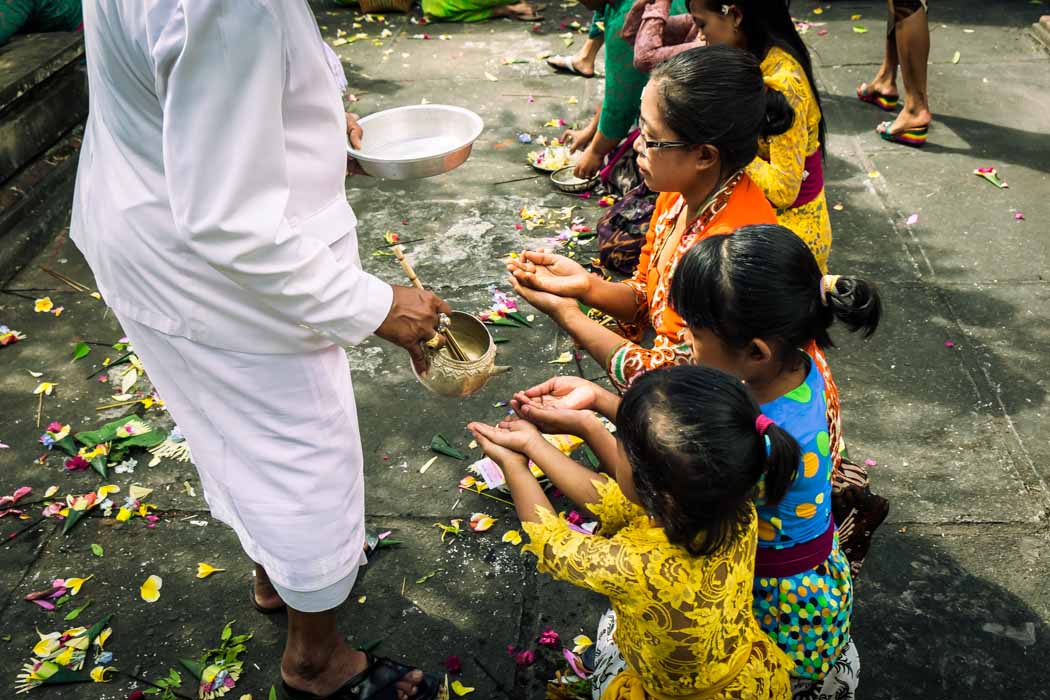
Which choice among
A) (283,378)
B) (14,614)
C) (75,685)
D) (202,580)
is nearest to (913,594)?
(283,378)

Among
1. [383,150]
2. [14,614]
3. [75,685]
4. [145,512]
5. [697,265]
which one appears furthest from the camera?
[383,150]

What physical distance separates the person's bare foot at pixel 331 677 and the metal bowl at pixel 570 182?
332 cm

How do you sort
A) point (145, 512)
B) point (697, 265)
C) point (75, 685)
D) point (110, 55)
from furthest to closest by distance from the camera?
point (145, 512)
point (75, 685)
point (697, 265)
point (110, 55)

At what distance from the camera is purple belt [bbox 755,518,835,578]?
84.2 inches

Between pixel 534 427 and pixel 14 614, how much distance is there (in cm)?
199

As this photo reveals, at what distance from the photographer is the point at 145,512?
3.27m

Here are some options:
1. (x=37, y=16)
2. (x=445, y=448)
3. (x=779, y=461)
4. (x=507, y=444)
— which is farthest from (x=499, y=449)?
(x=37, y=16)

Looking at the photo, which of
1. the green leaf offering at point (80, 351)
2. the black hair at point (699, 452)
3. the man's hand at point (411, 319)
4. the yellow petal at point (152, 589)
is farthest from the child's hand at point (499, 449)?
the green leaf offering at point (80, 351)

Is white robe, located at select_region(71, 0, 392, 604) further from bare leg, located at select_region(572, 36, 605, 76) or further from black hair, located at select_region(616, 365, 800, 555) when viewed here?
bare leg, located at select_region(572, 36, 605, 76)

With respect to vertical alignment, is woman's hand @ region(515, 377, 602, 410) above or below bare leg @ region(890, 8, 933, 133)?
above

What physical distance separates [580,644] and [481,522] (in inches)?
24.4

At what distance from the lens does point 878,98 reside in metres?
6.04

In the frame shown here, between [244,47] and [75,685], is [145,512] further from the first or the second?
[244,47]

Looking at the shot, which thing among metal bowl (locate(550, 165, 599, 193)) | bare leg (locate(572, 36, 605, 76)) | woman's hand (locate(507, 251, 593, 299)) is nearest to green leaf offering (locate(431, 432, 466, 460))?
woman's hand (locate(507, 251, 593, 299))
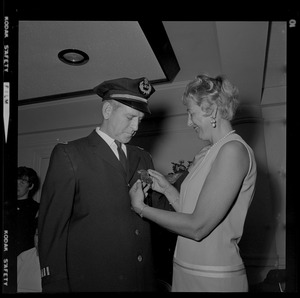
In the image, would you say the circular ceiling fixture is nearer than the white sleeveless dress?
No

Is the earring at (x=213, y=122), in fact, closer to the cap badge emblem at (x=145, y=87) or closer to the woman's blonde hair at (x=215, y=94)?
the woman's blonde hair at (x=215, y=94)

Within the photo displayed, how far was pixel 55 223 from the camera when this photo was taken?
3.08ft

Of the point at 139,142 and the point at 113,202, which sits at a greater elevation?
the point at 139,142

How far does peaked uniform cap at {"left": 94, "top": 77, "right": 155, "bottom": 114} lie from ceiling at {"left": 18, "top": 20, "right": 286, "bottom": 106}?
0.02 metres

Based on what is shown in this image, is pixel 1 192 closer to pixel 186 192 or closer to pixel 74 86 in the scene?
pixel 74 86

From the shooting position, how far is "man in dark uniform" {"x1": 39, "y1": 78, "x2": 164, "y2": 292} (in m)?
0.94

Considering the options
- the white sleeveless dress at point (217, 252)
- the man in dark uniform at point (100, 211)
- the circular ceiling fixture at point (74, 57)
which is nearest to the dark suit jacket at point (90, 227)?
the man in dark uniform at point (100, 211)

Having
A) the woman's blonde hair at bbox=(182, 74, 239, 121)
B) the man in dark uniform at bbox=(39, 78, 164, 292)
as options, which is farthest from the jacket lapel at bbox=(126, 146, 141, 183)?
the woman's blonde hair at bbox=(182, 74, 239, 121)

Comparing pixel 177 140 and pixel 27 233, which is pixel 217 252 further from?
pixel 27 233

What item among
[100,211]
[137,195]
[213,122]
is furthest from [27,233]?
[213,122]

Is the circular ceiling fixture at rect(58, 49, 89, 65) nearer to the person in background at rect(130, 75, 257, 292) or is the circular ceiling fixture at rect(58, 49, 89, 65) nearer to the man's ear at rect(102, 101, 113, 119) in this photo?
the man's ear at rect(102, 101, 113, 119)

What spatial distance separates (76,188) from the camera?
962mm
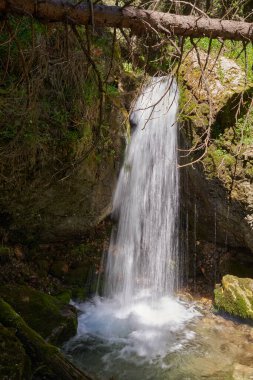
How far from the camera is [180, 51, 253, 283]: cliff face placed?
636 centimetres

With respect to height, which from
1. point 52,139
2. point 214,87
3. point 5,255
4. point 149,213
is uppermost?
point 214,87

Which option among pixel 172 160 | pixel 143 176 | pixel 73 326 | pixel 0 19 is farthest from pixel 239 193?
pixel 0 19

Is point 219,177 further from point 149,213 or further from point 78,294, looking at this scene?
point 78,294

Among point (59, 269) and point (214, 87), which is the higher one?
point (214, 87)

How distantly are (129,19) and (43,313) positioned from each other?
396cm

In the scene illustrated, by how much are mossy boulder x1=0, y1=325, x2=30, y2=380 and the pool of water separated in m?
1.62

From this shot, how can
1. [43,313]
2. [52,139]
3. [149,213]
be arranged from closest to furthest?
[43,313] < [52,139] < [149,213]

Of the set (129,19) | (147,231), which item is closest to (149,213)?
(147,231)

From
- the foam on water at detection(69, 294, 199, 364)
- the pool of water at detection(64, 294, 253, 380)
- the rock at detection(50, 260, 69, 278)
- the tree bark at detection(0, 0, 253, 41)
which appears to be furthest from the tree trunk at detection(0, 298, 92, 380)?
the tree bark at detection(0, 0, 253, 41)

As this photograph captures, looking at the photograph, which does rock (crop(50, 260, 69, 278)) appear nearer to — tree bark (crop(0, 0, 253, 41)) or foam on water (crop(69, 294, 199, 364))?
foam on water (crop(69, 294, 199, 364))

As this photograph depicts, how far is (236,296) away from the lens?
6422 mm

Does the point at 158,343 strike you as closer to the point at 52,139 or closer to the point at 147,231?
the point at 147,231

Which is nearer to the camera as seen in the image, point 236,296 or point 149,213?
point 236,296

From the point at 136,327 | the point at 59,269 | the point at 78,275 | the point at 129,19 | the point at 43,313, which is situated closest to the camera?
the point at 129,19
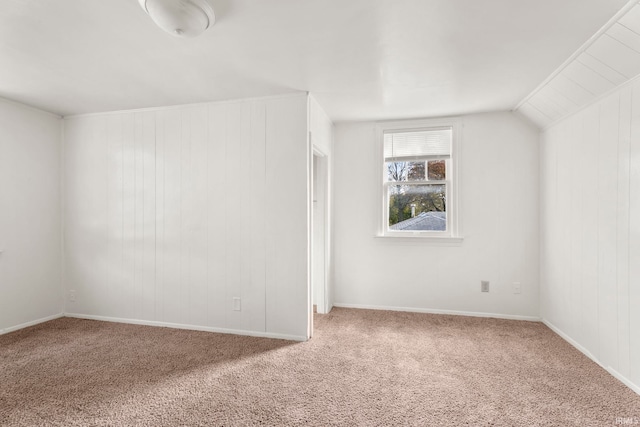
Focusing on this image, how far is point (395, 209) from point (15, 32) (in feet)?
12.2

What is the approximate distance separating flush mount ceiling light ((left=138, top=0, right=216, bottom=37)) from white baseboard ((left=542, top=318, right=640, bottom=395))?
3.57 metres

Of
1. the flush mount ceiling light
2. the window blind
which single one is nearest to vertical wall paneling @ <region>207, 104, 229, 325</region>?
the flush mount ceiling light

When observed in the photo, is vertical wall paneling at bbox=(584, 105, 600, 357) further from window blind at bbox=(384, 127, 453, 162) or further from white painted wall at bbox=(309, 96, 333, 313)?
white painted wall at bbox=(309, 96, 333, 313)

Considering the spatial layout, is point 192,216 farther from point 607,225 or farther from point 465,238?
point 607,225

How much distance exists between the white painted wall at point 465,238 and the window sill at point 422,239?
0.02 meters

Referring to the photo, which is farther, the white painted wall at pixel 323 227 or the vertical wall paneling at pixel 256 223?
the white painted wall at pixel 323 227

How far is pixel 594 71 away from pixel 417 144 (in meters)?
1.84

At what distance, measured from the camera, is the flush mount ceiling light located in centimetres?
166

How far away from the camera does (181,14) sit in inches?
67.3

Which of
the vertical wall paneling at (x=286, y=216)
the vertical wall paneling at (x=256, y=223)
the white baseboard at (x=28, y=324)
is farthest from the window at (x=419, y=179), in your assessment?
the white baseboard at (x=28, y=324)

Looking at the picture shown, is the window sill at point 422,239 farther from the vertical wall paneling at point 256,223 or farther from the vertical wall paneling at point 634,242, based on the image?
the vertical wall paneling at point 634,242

*SHORT TASK:* Rewrite the items as a Markdown table with the columns Row and Line text, one line per row, starting at the beginning of the items and going on through the line with "84.2 inches". Skip blank lines and leave the pictures out.

*EXERCISE RESULT:*
| Row | Line text |
|---|---|
| 1 | Which choice among |
| 2 | A) (283,378) |
| 3 | B) (14,614) |
| 4 | C) (75,685) |
| 5 | D) (202,580) |
| 6 | is nearest to (913,594)? |
| 7 | (283,378) |
| 8 | Among |
| 9 | 1. [383,150] |
| 10 | 2. [14,614] |
| 11 | 3. [75,685] |
| 12 | 4. [145,512] |
| 13 | 5. [697,265] |
| 14 | which one appears furthest from the camera? |
| 15 | [383,150] |
| 16 | What physical distance separates the person's bare foot at pixel 331 677 and the metal bowl at pixel 570 182? |
| 17 | 332 cm |
| 18 | How do you sort |
| 19 | A) point (145, 512) |
| 20 | B) point (697, 265) |
| 21 | C) point (75, 685) |
| 22 | D) point (110, 55) |
| 23 | from furthest to closest by distance from the camera? |
| 24 | point (145, 512) |
| 25 | point (75, 685) |
| 26 | point (697, 265) |
| 27 | point (110, 55) |
| 28 | At what distance from the camera is purple belt [bbox 755,518,835,578]? |
| 29 | 84.2 inches |